There is a wrinkle in the definitions, in that the defence spending target is expressed as a share of GDP (gross domestic product), whereas the aid target is a percentage of GNI (gross national income). GNI “includes the income earned by a country, regardless of where it is earned”, according to the Office for National Statistics, but the two numbers can for most purposes be treated as the same.
Where will the money go?
The armed forces have long had their pet projects on which each service would like to spend more money, but most analysts seem to agree that most of the increase in spending will go on personnel – paying existing service people more and recruiting more.
The losers will be aid programmes in some of the poorest countries in the world.
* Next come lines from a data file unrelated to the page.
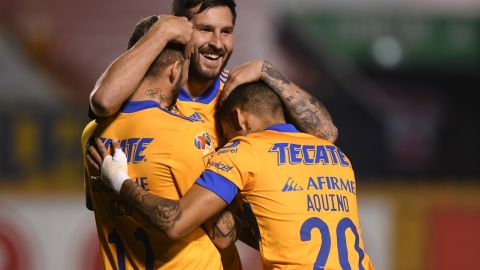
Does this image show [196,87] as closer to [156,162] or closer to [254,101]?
[254,101]

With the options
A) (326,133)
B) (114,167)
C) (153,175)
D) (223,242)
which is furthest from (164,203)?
(326,133)

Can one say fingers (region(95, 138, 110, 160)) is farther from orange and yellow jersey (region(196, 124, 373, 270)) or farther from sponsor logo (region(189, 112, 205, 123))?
sponsor logo (region(189, 112, 205, 123))

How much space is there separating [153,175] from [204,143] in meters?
0.26

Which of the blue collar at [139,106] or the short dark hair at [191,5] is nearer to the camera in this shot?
the blue collar at [139,106]

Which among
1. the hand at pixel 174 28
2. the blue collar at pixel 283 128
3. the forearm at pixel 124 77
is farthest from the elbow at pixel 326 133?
the forearm at pixel 124 77

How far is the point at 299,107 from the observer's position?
4.55m

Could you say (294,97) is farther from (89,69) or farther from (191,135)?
(89,69)

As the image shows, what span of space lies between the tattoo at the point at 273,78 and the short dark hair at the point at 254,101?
1.6 inches

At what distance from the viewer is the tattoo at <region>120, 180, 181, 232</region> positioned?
3916mm

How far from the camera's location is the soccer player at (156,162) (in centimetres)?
404

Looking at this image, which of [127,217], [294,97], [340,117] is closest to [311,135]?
[294,97]

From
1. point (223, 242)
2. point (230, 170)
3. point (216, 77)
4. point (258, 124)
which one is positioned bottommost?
point (223, 242)

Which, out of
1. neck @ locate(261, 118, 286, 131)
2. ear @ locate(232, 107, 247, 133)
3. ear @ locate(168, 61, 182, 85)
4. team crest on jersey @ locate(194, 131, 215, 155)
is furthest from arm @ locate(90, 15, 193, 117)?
neck @ locate(261, 118, 286, 131)

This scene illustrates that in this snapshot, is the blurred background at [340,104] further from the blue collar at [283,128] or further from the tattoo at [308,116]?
the blue collar at [283,128]
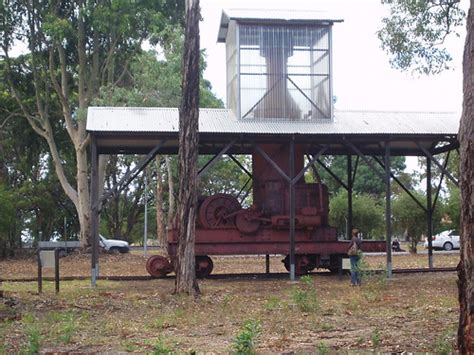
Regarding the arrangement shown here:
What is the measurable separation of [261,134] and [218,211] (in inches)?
124

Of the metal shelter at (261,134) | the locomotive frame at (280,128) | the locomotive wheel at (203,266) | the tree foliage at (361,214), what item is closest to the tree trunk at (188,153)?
the metal shelter at (261,134)

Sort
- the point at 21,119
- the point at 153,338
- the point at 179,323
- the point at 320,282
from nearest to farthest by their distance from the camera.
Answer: the point at 153,338
the point at 179,323
the point at 320,282
the point at 21,119

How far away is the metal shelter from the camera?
20.9 metres

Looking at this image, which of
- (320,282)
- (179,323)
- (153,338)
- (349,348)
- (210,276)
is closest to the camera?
(349,348)

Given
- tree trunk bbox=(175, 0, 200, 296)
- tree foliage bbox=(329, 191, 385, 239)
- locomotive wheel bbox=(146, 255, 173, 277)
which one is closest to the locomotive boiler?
locomotive wheel bbox=(146, 255, 173, 277)

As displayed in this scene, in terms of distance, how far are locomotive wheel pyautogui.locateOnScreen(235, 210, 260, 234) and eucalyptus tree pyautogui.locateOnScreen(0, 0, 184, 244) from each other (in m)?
12.3

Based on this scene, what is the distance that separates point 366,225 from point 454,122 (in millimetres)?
18182

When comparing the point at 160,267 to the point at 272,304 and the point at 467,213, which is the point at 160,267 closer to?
the point at 272,304

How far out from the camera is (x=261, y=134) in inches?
845

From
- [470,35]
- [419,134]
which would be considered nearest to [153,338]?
[470,35]

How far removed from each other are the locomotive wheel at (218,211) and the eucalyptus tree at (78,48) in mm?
11500

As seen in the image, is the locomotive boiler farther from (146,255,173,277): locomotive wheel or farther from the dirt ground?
the dirt ground

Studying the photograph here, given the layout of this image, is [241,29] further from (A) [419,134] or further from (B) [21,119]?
(B) [21,119]

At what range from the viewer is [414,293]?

The effect will be greater than the 40 per cent cut implied by reducing the aid budget from 0.5 per cent of national income to 0.3 per cent, because 28 per cent of the budget is spent on housing asylum seekers in Britain. Starmer said on Tuesday that this money would be freed to be spent abroad as the asylum backlog is cleared, but this will not happen quickly. He also said that aid to Sudan, Gaza and Ukraine would be protected, meaning even deeper cuts to aid in the rest of the world.
What will happen after 2027?
Another part of Starmer’s announcement on Tuesday was the aim to continue to increase defence spending so that it reaches 3 per cent of GDP “in the next parliament”.
This is a big increase, although reclassifying intelligence as defence spending will make it easier, because it will take the 2027 figure up from 2.5 per cent of GDP to 2.6 per cent.
At the same time, Starmer says that he wants to restore aid spending to the 0.7 per cent target that was reached under David Cameron’s government. One of those targets is more likely to be met than the other.